Au-delà de la mise en œuvre de systèmes de règles à utiliser pour résoudre des cas, il faudra passer par une conceptualisation informatique des concepts fondamentaux du droit. La tâche est beaucoup plus difficile qu’il n’y paraît puisque l’étape de la qualification juridique reste assez mystérieuse si on doit la détailler. Par ailleurs, les systèmes informatiques de réseaux neuronaux supposent une modélisation qui n’a pas un lien direct avec le droit. Ainsi, un concept fondamental comme la personne et son corollaire le patrimoine pourrait n’avoir aucune utilité dans le cadre du droit des contrats mais être fondamental dans le cadre des procédures collectives. Cela suppose deux systèmes différents pour pouvoir concevoir le passage d’une personne jouissant de sa pleine capacité juridique aux contraintes liées à la mise en œuvre de certaines procédures collectives.

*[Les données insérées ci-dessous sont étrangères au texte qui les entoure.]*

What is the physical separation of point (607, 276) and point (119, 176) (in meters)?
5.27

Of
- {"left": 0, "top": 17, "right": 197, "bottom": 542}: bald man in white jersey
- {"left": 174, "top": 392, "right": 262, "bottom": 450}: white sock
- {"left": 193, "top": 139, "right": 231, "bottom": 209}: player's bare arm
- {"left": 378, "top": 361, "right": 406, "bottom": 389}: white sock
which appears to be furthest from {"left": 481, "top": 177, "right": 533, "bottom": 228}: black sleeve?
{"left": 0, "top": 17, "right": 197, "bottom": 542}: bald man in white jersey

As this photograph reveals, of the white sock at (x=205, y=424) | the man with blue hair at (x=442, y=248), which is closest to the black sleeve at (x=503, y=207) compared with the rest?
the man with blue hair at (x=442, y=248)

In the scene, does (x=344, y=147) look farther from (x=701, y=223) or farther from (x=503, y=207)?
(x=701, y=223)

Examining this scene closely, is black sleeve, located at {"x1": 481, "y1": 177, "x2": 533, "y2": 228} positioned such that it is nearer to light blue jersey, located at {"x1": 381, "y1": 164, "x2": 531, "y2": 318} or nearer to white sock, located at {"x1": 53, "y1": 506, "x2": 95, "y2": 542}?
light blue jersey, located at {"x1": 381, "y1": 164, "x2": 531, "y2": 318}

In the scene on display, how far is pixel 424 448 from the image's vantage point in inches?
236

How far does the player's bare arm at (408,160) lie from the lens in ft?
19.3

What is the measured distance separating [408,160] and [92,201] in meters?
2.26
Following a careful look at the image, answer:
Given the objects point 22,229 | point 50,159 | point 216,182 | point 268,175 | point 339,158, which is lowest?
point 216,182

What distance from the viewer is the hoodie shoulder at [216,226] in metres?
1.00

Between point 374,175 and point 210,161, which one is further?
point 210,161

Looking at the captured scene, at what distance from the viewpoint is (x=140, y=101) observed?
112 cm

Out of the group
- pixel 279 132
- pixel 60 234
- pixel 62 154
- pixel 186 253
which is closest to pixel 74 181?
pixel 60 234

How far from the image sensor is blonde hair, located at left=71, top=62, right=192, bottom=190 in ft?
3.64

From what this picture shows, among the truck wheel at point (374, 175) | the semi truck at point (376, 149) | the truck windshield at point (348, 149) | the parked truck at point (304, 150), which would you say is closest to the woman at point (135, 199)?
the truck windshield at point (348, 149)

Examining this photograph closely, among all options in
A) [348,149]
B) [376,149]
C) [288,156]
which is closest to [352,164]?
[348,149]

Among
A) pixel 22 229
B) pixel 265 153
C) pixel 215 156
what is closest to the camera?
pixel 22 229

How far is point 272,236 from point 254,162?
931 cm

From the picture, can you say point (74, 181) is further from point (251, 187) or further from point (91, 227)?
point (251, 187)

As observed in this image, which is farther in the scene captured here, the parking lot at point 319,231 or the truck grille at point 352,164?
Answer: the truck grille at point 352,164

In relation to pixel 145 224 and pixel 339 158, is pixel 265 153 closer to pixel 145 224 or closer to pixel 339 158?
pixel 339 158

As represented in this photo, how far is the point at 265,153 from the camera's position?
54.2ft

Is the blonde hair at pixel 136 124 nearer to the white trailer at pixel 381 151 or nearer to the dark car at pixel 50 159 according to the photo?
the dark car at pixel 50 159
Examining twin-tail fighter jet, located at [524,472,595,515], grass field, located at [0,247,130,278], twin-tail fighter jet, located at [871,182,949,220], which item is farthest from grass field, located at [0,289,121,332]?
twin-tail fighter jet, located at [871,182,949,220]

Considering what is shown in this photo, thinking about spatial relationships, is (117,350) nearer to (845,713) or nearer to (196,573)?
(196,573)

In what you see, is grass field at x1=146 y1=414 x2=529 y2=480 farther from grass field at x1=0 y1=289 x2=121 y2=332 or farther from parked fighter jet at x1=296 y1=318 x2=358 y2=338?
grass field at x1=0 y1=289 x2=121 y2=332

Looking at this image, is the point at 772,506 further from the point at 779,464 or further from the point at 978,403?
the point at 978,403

En définitive, dans un système juridique stable et non soumis aux turbulences du législateur et de la jurisprudence, on pourrait imaginer qu’au prix de longs efforts certaines branches indépendantes du droit puissent être résumées dans un réseau de neurones. Néanmoins, rien ne permet de conclure que ces différents systèmes pourront communiquer ensemble compte tenu de la diversité des acceptions juridiques en fonction de la branche du droit considérée. Dans sa forme la plus extrême, le droit fiscal en est l’un des meilleurs exemples.

Pour résumer, la justice prédictive telle qu’est imaginée par les legaltech à ce jour, en France, ne pourra pas tenir ses promesses. Les limitations techniques informatiques sont nombreuses et l’intelligence artificielle, développée dans des réseaux de neurones, ne pourra pas se développer en raison de la structure même du droit français. Les juristes n’ont donc pas à craindre de perdre pied à cause de ces outils qui arrivent sur le marché. Néanmoins, pour tout ce qui concerne les algorithmes de tri et de recherche documentaire, il n’y aura aucune difficulté à créer des outils performants. Ainsi, le monde juridique de demain ne sera pas très différent de celui d’aujourd’hui. Les craintes qui s’élèvent aujourd’hui reposent sur une analyse biaisée par une expérience juridique anglo-saxonne qui ne correspond pas aux mêmes schèmas que ceux du système français.

La conclusion revient à ces mots de René Demogue qui, bien avant l’apparition de l’ordinateur, nous mettait en garde contre les dérives de la simplification du droit : « Conciliation entre les théories en présence, voilà en somme le but, en partie irréalisable d’ailleurs, qu’il faut poursuivre. La simplification, par unité d’idée et déductions logiques est un besoin de l’esprit qui ne correspond pas complètement à la réalité des faits. On en a nettement l’impression en voyant toute la philosophie du droit d’aboutir toujours à défendre comme principe une transaction, ou un principe simple en apparence qui cache une complexité. Les faits sont trop divers pour se plier convenablement à la nature et au besoin d’agir de notre esprit. »

 

 

 

 

 

 

1. G. Samuel, A short introduction to the Common Law, EE 2016.
2. G. Treitel, Remedies for breach of contracts, Oxford University Press, 1988.
3. https://www.nytimes.com/2017/05/01/us/politics/sent-to-prison-by-a-softw...
4. R. Cori R. et D. Lascar, Logique mathématique, Dunod, 2010.
5. Cinq axiomes suffisent à créer l’ensemble des entiers naturels.
6. R. Smullyan, Les théorèmes d’incomplétude de Gödel, Masson, 1993.
7. J. Ghestin et G. Goubeaux, avec M. Fabre-Magnan, Introduction générale, 4e éd., LGDJ, 1994, nos 838-870.
8. Il faut distinguer entre l’acte et la volonté réelle des parties. Le consentement faisant défaut, l’article 1128 du code civil ne peut pas donner de validité à l’acte apparent. J. Ghestin, C. Jamin et M. Billiau, Les effets du contrat, 3e éd., LGDJ, 2001, n° 908.